Consigne:
Recopiez fidèlement le passage du texte sur Moussa Dadis Camara qui commence aux mots « Lorsque dans un » et s'arrête après « calamiteuse du pays. ».

Texte source:
============================================================
Censure

Moussa Dadis Camara : Entre le marteau et l’enclume (opinion)

Lorsque dans un Etat la vie socio-économique connaît une léthargie prolongée le terrain est propice pour un coup de force sous l’instigation de civils ou de militaires, mais plus généralement ce sont ces derniers qui prennent le devant avantagés qu’ils sont par la discipline et les armes dont ils disposent. C’est ce qui est arrivé en 2008 en Guinée quand le général Lansana Conté est mort suite à une longue maladie et après deux décennies de gestion calamiteuse du pays.

La junte qui prend le pouvoir a à sa tête le capitaine Moussa Dadis Camara inconnu du grand public. Il ne met pas beaucoup de temps pour étaler au grand jour ce qu’il est et ce qu’il vaut. Un exalté qui prend plaisir à s’exhiber en parfait profane des arcanes de la politique, un inculte qui se rit du savoir, de la langue et des usages mondains. Il nourrit très tôt une soif inextinguible  pour le pouvoir, soif qui le mène rapidement à l’irréparable, la répression sanglante d’une manifestation pacifique de l’opposition : plus de 150 morts au Stade du 28 septembre en 2009. Tout le monde découvre subitement en Guinée et à l’extérieur que ce n’est pas l’homme qu’il fallait pour une transition paisible et démocratique.
============================================================
Données fournies:
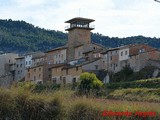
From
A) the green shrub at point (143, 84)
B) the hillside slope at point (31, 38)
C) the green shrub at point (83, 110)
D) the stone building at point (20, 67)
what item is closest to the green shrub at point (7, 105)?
the green shrub at point (83, 110)

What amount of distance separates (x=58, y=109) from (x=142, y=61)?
55.9 metres

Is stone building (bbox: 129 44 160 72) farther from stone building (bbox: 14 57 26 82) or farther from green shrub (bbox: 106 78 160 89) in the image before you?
stone building (bbox: 14 57 26 82)

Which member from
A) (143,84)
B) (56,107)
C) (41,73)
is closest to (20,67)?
(41,73)

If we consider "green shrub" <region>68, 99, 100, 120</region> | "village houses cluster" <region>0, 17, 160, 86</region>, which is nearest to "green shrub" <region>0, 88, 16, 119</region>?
"green shrub" <region>68, 99, 100, 120</region>

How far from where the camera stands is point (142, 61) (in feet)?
218

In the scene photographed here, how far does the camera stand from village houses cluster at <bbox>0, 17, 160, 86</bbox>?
68812 mm

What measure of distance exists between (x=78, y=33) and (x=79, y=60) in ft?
27.4

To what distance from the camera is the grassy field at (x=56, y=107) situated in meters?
10.8

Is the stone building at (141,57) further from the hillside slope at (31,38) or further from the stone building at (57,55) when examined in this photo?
the hillside slope at (31,38)

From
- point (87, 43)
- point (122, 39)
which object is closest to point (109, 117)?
point (87, 43)

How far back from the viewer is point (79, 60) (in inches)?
3061

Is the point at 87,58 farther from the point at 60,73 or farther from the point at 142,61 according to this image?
the point at 142,61

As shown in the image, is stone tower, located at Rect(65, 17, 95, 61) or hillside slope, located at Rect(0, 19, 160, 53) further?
hillside slope, located at Rect(0, 19, 160, 53)

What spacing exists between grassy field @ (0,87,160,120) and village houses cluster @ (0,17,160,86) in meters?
50.7
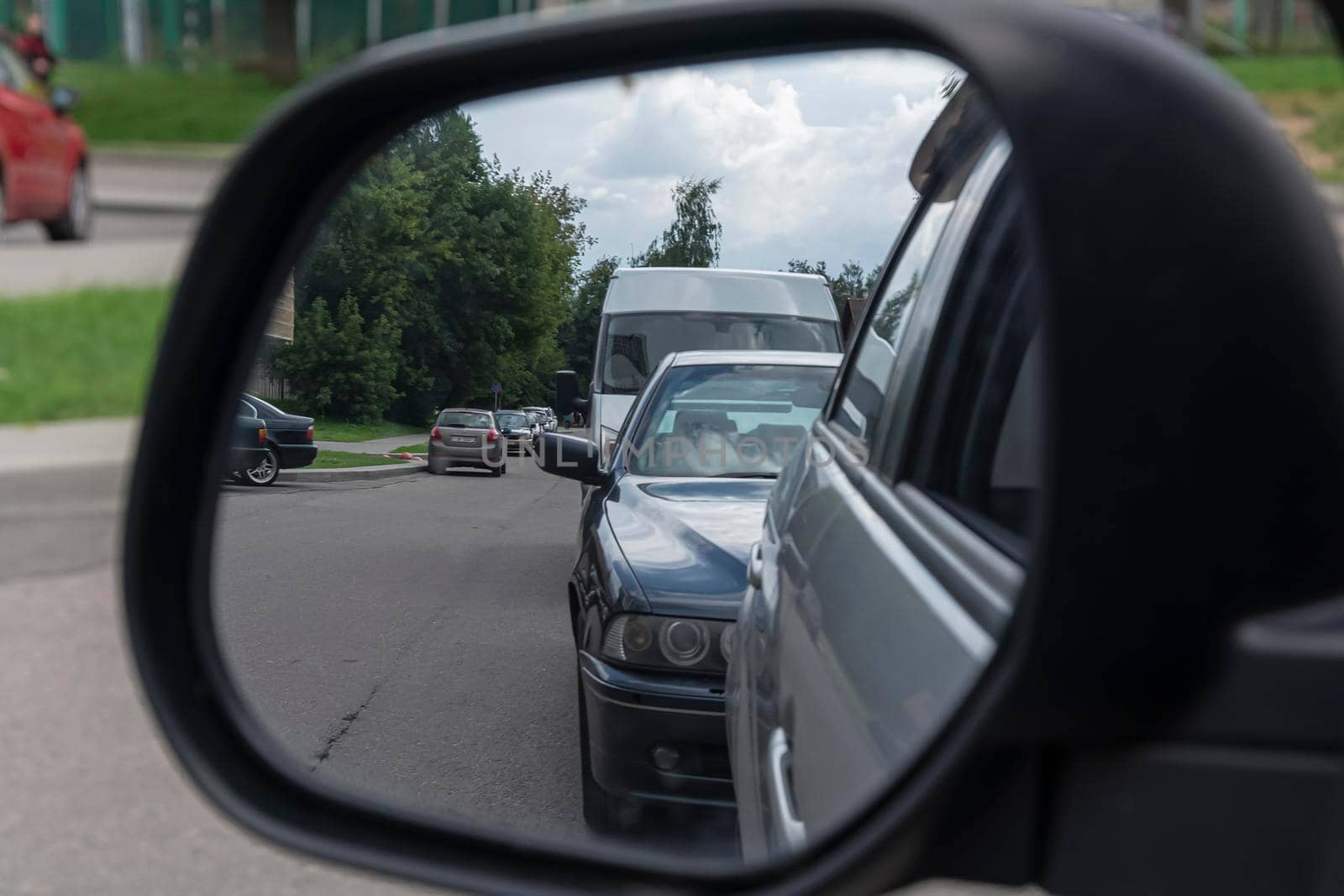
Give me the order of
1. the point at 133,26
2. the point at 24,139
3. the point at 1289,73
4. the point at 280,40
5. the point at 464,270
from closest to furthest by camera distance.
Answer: the point at 464,270, the point at 24,139, the point at 1289,73, the point at 280,40, the point at 133,26

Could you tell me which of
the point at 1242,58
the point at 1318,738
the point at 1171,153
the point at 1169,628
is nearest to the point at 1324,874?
the point at 1318,738

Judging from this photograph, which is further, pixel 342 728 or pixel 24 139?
pixel 24 139

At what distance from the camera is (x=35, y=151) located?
15031 mm

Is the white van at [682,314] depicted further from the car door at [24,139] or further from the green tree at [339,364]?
the car door at [24,139]

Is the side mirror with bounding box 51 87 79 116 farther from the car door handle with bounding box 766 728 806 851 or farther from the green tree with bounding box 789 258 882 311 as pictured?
the car door handle with bounding box 766 728 806 851

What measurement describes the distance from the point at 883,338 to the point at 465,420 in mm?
576

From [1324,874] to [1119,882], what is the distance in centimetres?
13

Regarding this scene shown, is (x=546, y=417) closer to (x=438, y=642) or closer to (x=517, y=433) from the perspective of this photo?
(x=517, y=433)

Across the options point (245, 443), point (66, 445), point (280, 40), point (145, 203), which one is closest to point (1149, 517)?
A: point (245, 443)

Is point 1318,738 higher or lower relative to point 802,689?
higher

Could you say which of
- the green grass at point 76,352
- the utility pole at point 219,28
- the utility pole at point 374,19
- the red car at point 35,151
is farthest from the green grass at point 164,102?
the green grass at point 76,352

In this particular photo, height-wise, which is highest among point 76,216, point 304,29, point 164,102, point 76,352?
→ point 304,29

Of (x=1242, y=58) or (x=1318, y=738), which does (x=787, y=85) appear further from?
(x=1242, y=58)

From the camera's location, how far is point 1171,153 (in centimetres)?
88
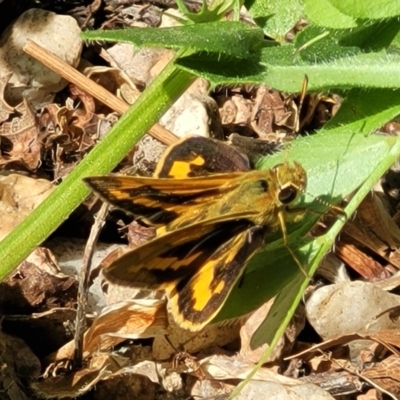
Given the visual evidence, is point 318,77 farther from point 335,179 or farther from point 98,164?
point 98,164

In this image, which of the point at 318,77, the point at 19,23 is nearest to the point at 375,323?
the point at 318,77

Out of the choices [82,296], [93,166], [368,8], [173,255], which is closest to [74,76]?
[93,166]

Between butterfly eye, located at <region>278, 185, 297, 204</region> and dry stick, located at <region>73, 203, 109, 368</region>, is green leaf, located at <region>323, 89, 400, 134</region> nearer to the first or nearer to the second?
butterfly eye, located at <region>278, 185, 297, 204</region>

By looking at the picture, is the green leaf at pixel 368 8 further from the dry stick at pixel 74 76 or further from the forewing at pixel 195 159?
the dry stick at pixel 74 76

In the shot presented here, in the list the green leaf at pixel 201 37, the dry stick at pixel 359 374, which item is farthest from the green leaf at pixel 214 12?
the dry stick at pixel 359 374

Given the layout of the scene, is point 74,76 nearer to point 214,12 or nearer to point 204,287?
point 214,12

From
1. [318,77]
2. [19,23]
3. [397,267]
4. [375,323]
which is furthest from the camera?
[19,23]
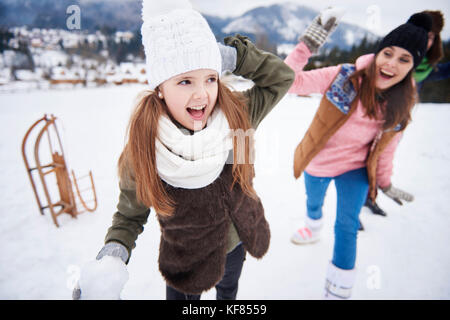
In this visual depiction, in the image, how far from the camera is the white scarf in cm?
92

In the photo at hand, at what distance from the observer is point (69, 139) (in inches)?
210

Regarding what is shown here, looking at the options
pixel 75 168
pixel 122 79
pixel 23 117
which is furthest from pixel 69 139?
pixel 122 79

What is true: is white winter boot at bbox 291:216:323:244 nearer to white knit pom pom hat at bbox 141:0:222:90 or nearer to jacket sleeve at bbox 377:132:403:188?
jacket sleeve at bbox 377:132:403:188

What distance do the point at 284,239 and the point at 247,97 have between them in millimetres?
1834

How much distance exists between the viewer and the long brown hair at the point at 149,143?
940mm

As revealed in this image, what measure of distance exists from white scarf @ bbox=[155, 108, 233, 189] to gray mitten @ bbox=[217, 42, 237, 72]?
224 millimetres

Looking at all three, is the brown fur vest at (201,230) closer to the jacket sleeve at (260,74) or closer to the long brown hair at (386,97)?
the jacket sleeve at (260,74)

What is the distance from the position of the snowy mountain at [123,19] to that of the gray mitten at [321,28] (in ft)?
0.55

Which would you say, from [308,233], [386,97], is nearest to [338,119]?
[386,97]

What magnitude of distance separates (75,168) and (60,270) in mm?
2559

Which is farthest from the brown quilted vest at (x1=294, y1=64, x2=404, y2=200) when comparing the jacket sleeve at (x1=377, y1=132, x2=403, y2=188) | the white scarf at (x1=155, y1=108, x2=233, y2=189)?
the white scarf at (x1=155, y1=108, x2=233, y2=189)

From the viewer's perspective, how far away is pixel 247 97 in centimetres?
119
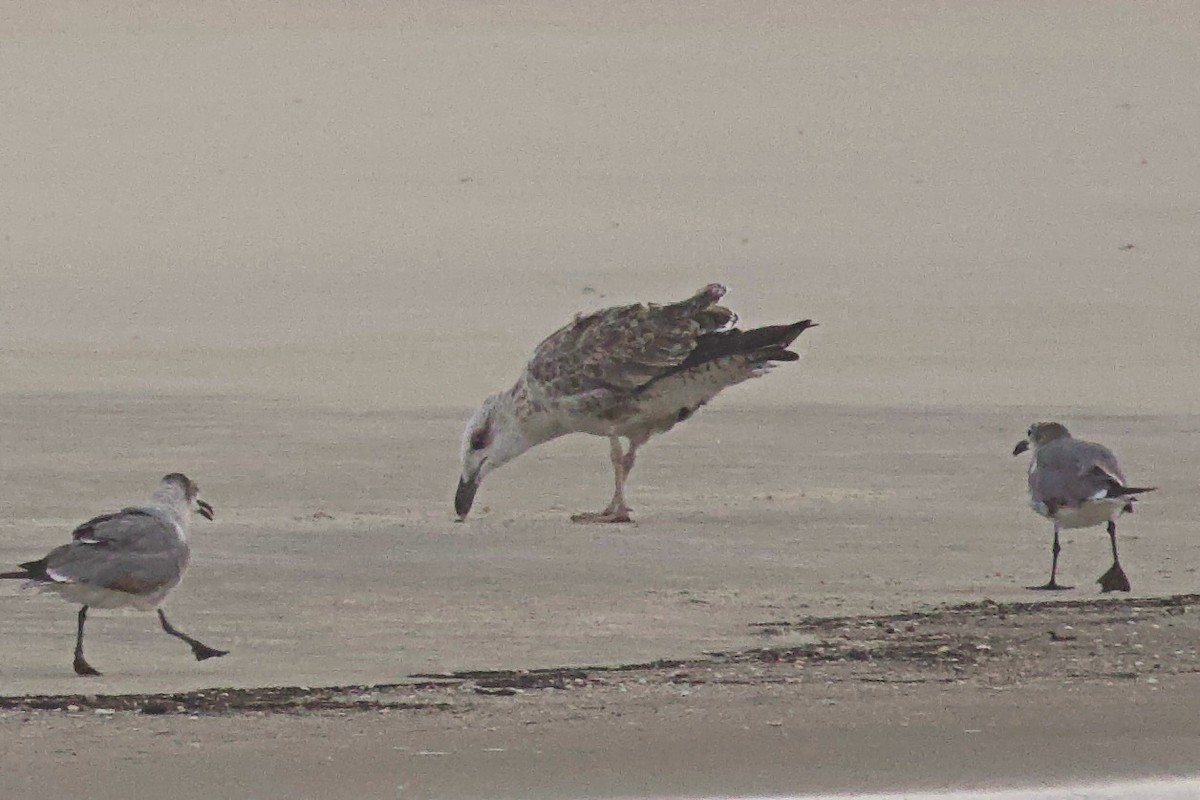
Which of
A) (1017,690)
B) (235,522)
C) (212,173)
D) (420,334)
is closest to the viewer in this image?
(1017,690)

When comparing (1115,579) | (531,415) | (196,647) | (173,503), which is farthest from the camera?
(531,415)

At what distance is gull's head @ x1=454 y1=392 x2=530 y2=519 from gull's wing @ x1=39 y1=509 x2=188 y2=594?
3.31 m

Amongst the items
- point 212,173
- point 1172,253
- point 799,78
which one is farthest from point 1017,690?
point 799,78

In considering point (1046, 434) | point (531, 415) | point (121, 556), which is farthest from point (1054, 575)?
point (121, 556)

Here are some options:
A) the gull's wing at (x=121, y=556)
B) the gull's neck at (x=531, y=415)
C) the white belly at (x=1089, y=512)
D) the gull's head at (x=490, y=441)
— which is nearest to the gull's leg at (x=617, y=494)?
the gull's neck at (x=531, y=415)

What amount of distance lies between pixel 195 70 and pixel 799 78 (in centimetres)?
502

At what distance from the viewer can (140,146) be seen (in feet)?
72.5

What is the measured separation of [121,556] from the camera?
27.8 ft

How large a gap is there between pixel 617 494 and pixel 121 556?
3549mm

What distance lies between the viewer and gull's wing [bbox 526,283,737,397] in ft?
40.1

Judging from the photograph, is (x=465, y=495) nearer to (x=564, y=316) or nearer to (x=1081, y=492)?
(x=1081, y=492)

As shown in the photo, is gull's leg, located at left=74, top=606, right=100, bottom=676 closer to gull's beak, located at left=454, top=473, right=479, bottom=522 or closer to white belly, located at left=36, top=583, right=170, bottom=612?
white belly, located at left=36, top=583, right=170, bottom=612

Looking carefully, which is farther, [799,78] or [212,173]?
[799,78]

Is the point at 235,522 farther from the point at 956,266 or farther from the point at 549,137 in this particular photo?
the point at 549,137
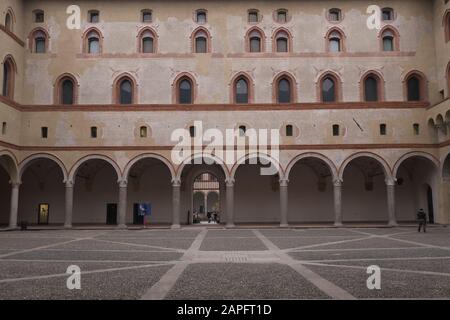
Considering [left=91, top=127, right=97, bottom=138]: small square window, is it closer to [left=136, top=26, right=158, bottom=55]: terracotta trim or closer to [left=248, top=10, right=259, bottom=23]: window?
[left=136, top=26, right=158, bottom=55]: terracotta trim

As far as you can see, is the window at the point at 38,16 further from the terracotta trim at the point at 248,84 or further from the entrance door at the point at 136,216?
the entrance door at the point at 136,216

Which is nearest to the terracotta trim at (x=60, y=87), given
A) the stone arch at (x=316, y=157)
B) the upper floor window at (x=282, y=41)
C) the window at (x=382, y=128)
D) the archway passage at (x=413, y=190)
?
the upper floor window at (x=282, y=41)

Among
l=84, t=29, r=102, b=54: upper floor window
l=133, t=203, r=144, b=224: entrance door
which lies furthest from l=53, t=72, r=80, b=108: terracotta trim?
l=133, t=203, r=144, b=224: entrance door

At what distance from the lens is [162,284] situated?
920 centimetres

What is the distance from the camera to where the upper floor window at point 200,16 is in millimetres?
30781

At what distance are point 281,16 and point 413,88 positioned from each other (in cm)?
1023

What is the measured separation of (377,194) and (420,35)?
11562 millimetres

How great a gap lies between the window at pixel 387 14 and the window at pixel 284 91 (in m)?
8.09

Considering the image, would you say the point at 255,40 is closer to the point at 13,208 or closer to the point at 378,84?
the point at 378,84

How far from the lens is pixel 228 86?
29734 millimetres

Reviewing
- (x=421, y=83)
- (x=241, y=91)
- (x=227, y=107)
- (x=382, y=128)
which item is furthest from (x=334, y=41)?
(x=227, y=107)
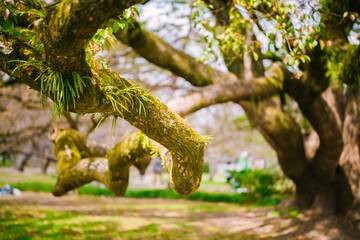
============================================================
Réponse:
Lorsque dans un Etat la vie socio-économique connaît une léthargie prolongée le terrain est propice pour un coup de force sous l’instigation de civils ou de militaires, mais plus généralement ce sont ces derniers qui prennent le devant avantagés qu’ils sont par la discipline et les armes dont ils disposent. C’est ce qui est arrivé en 2008 en Guinée quand le général Lansana Conté est mort suite à une longue maladie et après deux décennies de gestion calamiteuse du pays.